REPUBLIKA.CO.ID, SURABAYA -- Jemaah Nahdlatul Ulama (NU) selama ini dikenal bersikap permisif terhadap rokok. Budaya merokok di kalangan warga nahdliyin seolah telah menjadi kultur yang mentradisi.
Bagi sebagian warga nahdliyin, kultur rokok tersebut menjadi keresahan tersendiri, terutama di kalangan kaum ibu.
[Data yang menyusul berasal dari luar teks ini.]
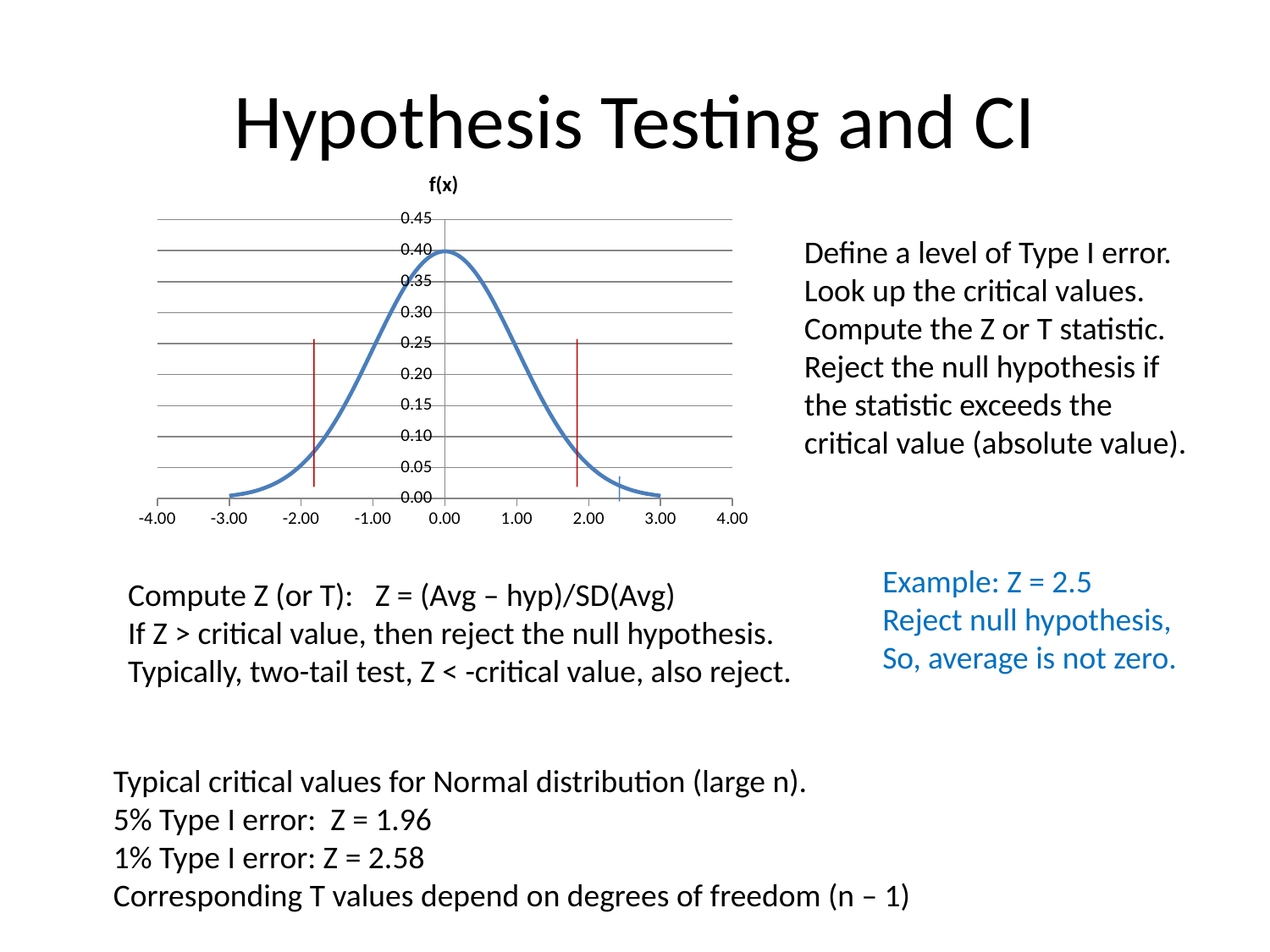
Is the value of the curve at x = 2.00 greater or less than 0.10? less What is the highest value shown on the vertical axis? 0.45 What is the title of the chart? f(x) Does the curve rise or fall as x goes from 0.00 to 3.00? fall Which is larger, the value of the curve at x = 0.00 or at x = 2.00? x = 0.00 Is the value of the curve at x = -3.00 greater or less than 0.05? less What kind of chart is shown on the slide? line chart At which x value does the curve reach its highest point? 0.00 Does the curve rise or fall as x goes from -3.00 to 0.00? rise How many red vertical lines are drawn on the chart? 2 Is the value of the curve at x = 0.00 greater or less than 0.35? greater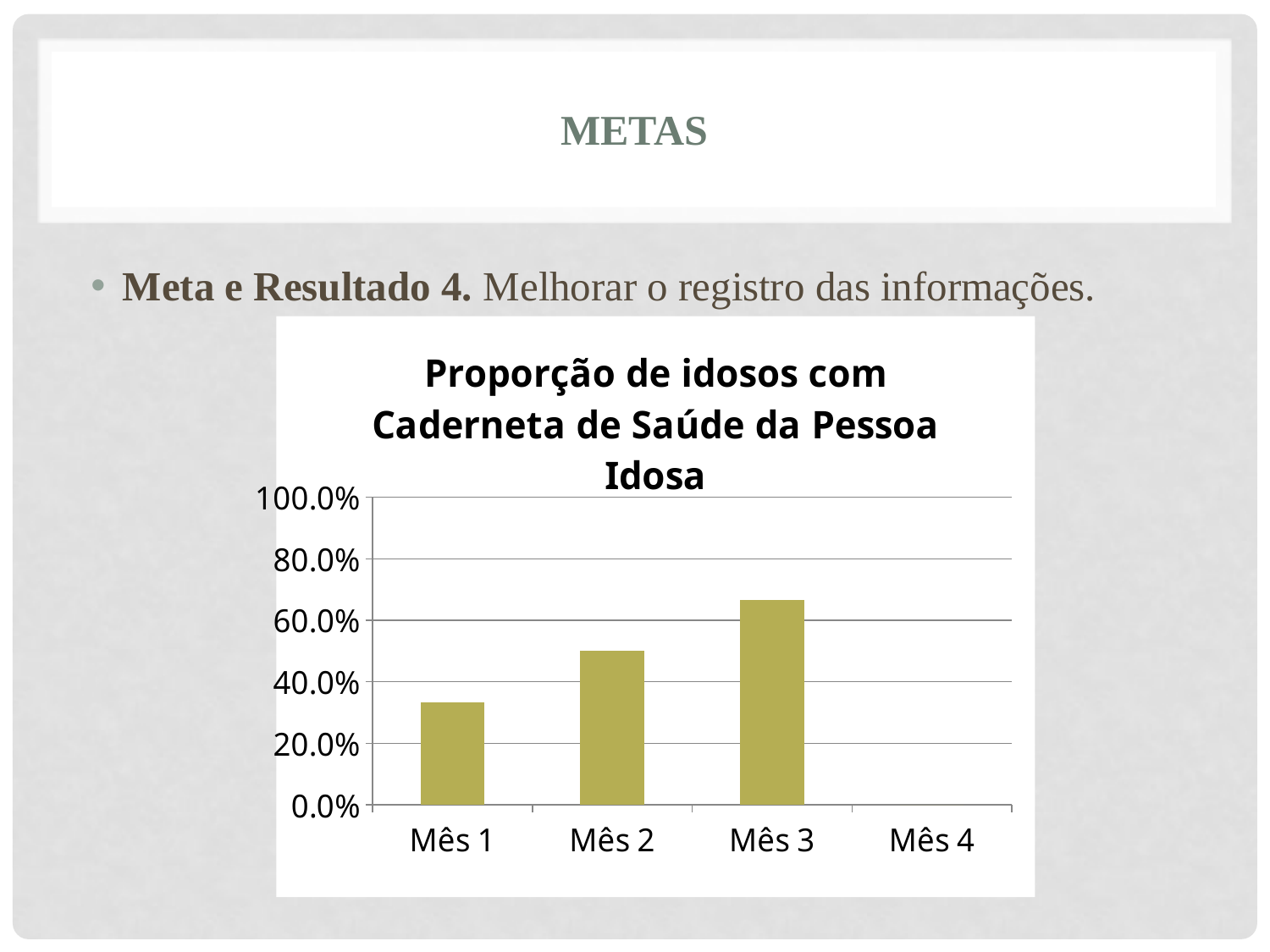
How many categories are shown on the x axis of the chart? 4 Is the value for Mês 1 greater or less than 20.0%? greater Which month has the lowest proportion in the chart? Mês 4 Is the value for Mês 2 greater or less than 40.0%? greater What type of chart is shown on the slide? bar chart Is the value for Mês 3 greater or less than 80.0%? less What is the title of the chart? Proporção de idosos com Caderneta de Saúde da Pessoa Idosa Which is larger, the value for Mês 2 or the value for Mês 1? Mês 2 Do the values rise or fall from Mês 1 to Mês 3? rise Which month has the highest proportion in the chart? Mês 3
Sekretaris Umum Fatayat NU Anggia Ermarini punya pendapat soal isu tersebut.
Meskipun mengaku berposisi kritis terhadap rokok, Anggia tidak ingin masuk pada perdebatan hukum halal/haram merokok. Sebagai pribadi, menurut Anggia, selama ini ia mendorong upaya pembatasan rokok. Itu dilakukan baik di lingkungan sekitar dirinya mupun melalui masukan terhadap regulasi pemerintah.
"Pembatasan itu penting. Karena di situ ada hak orang untuk menghirup udara bersih," ujar Anggia, berbicara kepada wartawan di sela Kongres ke-15 Fatayat NU di Surabaya, Senin (21/9).
Ia mencontohkan, di rumahnya, meskipun sang suami seorang perokok, keluarga mereka punya batasan soal aktivitas merokok.
"Suami saya tidak boleh merokok di dalam rumah, karena ada anak-anak di sana," kata pengajar Jurusan Imu Kesehatan Masyarakat UI tersebut.
Secara kelembagaan, Anggia menyampaikan, Fatayat NU memiliki program Perilaku Hidup Bersih dan Sehat atau PHBS.
"Di dalamnya, salah satunya mengatur soal rokok. Di mana tempat orang merokok, mendorong orang tidak mengajak orang lain kalau mau merokok, dan lain-lain," kata Anggia.
Anggia setuju, mengampanyekan soal hidup sehat tanpa rokok di kalangan warga nahdliyin adalah perjuangan internal Fatayat NU. Menurut Anggia, perlu upaya bertahap untuk mengubah kultur tersebut.